Blessed John Henry Newman could be canonised as early as next year after a second miracle was approved, the Catholic Herald has learned.
Bishop Philip Egan of Portsmouth said in an email newsletter last week that it “looks now as if Newman might be canonised, all being well, later next year.”
Fr Ignatius Harrison, the Postulator of the Cause, confirmed to the Catholic Herald that there were now just “two more hoops” for the Cause to jump through before Newman is canonised – approval from a commission of bishops, and a declaration by Pope Francis.
“I am praying for next year, but there’s no way of knowing,” he said.
Another source with knowledge of the Cause told the Herald that panels of both the Archdiocese of Chicago and the Congregation for the Causes of Saints had judged the healing of a woman to be miraculous. The canonisation is likely to take place after Easter 2019.
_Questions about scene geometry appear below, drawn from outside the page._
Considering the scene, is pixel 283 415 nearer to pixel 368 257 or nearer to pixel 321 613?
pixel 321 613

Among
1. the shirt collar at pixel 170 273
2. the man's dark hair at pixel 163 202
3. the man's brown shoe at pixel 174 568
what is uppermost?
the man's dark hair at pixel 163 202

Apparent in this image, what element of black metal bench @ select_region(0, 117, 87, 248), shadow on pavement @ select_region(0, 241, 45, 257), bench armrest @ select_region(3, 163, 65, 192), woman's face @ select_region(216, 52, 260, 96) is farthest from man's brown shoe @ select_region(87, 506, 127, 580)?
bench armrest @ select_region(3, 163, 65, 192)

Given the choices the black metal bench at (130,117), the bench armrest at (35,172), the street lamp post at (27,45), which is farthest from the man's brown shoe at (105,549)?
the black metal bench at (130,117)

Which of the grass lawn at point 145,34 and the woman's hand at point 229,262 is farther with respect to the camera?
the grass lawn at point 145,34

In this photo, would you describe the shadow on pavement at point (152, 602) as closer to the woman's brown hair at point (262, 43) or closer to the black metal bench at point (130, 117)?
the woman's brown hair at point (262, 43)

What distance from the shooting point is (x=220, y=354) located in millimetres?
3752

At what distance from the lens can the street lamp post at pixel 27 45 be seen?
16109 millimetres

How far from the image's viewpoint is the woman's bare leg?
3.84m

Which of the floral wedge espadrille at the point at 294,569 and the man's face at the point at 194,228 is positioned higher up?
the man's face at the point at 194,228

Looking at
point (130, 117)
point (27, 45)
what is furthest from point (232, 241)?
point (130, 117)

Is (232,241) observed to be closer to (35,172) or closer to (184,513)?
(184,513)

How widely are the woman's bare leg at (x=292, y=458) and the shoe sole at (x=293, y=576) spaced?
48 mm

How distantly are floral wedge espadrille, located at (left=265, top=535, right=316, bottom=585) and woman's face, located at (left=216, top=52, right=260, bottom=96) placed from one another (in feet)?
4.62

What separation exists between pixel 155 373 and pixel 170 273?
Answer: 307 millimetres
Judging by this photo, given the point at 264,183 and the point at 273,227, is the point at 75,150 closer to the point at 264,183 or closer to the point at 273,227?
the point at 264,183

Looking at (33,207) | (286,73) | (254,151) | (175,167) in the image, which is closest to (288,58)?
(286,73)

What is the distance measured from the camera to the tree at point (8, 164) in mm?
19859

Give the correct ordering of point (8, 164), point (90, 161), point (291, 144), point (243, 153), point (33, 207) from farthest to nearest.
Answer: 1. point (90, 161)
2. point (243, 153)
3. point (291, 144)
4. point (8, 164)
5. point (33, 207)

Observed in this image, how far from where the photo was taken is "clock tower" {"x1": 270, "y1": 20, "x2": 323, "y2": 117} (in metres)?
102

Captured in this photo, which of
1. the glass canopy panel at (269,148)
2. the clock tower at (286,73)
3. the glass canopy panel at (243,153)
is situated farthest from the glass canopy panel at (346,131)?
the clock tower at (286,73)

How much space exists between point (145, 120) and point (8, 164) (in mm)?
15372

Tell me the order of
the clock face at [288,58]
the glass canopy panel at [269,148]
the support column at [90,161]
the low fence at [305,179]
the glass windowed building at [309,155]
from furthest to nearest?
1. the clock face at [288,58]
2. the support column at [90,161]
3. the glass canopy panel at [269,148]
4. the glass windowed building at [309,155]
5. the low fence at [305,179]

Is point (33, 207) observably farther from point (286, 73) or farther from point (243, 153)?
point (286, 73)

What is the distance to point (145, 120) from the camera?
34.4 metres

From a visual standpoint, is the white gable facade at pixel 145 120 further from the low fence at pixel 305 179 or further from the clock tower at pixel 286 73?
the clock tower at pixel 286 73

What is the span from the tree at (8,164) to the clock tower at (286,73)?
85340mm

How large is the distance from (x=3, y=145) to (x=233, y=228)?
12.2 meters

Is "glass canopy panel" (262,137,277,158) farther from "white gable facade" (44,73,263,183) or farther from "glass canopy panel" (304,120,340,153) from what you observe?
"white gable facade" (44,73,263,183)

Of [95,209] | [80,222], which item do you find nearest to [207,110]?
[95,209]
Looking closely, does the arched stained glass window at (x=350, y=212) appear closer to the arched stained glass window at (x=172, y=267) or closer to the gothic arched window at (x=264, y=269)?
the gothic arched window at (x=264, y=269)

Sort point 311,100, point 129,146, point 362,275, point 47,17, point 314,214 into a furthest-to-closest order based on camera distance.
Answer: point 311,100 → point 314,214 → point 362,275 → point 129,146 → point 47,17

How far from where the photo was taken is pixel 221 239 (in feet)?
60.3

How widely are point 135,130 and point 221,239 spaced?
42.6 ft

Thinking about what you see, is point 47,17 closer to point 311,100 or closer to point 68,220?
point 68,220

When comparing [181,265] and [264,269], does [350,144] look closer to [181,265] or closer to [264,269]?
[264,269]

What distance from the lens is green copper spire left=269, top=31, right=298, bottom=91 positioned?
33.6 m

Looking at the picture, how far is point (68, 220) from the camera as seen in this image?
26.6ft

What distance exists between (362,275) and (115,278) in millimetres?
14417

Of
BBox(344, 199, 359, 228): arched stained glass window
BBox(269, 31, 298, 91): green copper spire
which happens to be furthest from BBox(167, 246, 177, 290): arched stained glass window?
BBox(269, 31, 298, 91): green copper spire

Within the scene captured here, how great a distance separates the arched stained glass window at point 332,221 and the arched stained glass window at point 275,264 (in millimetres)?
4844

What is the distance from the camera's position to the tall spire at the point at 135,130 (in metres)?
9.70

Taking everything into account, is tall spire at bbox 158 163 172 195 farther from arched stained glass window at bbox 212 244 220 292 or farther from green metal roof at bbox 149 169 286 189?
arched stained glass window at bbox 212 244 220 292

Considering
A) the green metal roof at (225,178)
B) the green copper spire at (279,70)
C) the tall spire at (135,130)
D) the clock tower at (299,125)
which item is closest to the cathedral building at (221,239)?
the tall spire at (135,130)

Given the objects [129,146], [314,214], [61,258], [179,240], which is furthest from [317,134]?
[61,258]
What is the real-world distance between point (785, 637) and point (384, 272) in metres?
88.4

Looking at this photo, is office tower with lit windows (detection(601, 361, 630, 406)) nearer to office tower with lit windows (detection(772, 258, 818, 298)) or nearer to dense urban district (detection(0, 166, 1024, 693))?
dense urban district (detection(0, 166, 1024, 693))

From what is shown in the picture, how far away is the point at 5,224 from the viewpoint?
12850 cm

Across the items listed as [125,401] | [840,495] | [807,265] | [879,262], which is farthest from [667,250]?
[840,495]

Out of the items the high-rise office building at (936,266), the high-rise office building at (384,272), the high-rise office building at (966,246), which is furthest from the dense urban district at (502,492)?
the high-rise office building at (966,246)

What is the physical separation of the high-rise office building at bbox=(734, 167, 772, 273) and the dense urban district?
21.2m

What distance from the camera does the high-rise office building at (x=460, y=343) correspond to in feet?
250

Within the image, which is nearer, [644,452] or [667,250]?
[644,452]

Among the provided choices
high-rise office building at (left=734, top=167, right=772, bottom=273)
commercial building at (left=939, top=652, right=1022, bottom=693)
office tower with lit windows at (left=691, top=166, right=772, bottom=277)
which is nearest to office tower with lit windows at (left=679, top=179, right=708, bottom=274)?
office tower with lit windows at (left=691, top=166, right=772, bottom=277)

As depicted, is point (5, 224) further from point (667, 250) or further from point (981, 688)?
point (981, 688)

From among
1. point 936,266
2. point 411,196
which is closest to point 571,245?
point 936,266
The Archdiocese of Chicago had investigated the inexplicable healing of a woman who prayed for Newman’s intercession after suffering with with a “life-threatening pregnancy”. Doctors who treated her reported that they had no explanation for her sudden recovery.
Blessed John Henry Newman was one of the most prominent converts to Catholicism from Anglicanism of the 19th century.
He was already an esteemed Anglican theologian when he founded the Oxford Movement to return the Church of England to its Catholic roots, before converting to the Catholic faith.
He was renowned as a brilliant thinker and was made a cardinal by Pope Leo XIII.
He died in Birmingham in 1890, aged 89, after founding the Birmingham Oratory.
His prolific and original writings have led to many to call for him to be declared a Doctor of the Church.
Pope Benedict XVI beatified Newman in Birmingham in 2010 after the Vatican approved the first miracle, the inexplicable healing of Deacon Jack Sullivan, an American who recovered from a crippling spinal condition.